> _WORK TO DO_: Gather every line of the items below that contains the word "bare"; uppercase and lowercase letters must match.

> _MATERIAL SUPPLIED_:
══════

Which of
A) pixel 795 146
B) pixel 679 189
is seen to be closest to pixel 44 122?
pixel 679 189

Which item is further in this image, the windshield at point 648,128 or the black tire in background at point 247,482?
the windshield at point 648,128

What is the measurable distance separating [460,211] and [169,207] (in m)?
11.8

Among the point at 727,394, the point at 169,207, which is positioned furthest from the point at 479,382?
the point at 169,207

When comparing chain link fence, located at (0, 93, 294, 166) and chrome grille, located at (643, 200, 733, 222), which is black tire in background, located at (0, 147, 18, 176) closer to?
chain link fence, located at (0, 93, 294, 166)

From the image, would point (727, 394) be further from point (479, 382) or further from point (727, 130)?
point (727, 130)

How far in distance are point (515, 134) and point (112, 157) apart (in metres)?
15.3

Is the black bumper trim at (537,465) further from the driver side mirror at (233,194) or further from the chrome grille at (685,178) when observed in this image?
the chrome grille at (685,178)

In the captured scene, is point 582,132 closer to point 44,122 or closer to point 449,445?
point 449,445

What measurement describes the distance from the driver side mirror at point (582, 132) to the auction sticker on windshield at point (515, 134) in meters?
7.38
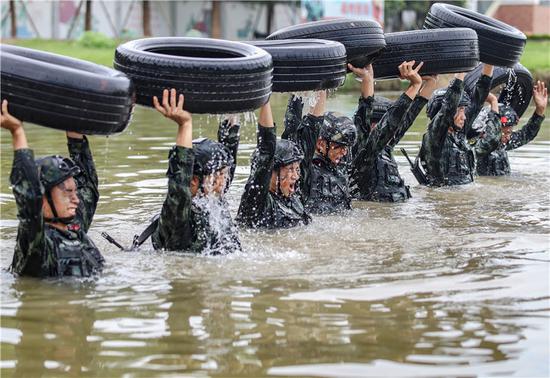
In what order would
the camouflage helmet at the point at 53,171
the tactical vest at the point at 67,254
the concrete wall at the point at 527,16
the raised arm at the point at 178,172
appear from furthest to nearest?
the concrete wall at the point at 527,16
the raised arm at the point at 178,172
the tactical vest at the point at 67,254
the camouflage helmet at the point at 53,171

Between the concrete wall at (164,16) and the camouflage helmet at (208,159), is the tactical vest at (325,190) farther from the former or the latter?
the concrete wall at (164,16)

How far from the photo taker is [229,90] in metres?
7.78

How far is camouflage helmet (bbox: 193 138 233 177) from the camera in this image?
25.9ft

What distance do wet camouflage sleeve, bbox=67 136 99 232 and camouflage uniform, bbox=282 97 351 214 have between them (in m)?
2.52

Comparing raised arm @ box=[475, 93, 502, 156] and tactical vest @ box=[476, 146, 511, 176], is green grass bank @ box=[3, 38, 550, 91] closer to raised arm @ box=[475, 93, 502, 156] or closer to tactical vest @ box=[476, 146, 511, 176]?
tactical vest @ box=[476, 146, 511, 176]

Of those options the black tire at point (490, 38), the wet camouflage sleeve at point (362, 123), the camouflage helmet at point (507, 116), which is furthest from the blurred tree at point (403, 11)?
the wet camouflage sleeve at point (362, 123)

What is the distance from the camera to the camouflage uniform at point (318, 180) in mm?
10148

══════

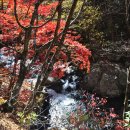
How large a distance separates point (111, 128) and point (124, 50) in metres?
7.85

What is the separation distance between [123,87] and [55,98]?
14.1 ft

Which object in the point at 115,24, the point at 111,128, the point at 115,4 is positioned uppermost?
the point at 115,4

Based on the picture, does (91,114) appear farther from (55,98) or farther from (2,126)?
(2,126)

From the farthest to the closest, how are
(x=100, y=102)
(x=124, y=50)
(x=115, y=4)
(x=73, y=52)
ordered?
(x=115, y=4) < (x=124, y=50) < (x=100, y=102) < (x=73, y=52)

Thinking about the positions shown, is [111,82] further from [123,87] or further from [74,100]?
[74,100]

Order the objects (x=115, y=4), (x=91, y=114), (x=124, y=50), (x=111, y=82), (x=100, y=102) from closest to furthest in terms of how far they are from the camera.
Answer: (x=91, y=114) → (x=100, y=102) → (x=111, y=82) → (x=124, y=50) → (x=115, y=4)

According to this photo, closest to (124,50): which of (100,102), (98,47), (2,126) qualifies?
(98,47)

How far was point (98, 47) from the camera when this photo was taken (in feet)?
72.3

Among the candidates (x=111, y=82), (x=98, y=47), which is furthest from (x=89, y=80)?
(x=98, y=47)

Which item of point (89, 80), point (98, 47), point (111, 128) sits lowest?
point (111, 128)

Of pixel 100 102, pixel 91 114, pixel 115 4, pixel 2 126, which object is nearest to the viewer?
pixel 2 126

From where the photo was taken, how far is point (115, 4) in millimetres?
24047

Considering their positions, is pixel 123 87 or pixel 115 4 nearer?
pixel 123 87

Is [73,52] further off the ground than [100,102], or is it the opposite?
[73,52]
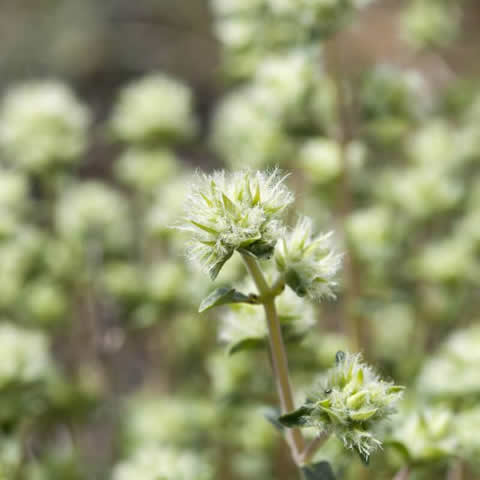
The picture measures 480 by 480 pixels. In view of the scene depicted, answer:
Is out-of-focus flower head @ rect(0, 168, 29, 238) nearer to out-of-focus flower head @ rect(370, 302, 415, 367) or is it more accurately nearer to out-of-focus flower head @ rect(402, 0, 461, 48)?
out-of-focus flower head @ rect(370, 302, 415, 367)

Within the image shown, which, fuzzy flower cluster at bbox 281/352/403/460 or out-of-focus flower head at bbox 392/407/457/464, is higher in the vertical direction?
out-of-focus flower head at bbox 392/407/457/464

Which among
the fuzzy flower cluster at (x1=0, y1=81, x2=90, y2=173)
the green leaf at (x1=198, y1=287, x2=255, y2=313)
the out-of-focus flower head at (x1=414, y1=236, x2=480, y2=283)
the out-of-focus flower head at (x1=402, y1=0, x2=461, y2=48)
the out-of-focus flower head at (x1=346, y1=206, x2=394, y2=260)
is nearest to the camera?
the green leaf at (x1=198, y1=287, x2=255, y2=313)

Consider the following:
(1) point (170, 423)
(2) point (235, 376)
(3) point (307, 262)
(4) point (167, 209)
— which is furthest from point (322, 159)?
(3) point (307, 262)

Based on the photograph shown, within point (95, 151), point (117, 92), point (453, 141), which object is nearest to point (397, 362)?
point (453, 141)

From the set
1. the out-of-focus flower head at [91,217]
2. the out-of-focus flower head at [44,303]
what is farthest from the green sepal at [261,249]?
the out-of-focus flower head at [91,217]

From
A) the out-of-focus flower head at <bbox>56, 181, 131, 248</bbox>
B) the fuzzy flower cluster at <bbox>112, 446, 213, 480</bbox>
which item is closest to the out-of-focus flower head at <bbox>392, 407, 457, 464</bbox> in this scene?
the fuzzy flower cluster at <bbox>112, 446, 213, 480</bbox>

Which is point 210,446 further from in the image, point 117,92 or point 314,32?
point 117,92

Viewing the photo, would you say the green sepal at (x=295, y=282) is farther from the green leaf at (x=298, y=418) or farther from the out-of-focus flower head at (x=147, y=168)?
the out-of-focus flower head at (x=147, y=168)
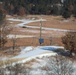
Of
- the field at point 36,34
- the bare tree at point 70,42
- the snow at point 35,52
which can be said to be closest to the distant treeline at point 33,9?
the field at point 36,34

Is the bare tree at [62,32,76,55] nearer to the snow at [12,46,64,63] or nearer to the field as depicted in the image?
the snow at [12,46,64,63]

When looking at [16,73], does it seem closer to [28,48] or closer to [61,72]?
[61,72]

══════

> _EXERCISE ANSWER_:
- the bare tree at point 70,42
Is the bare tree at [62,32,76,55] nearer to the snow at [12,46,64,63] or nearer to the field as depicted in the image?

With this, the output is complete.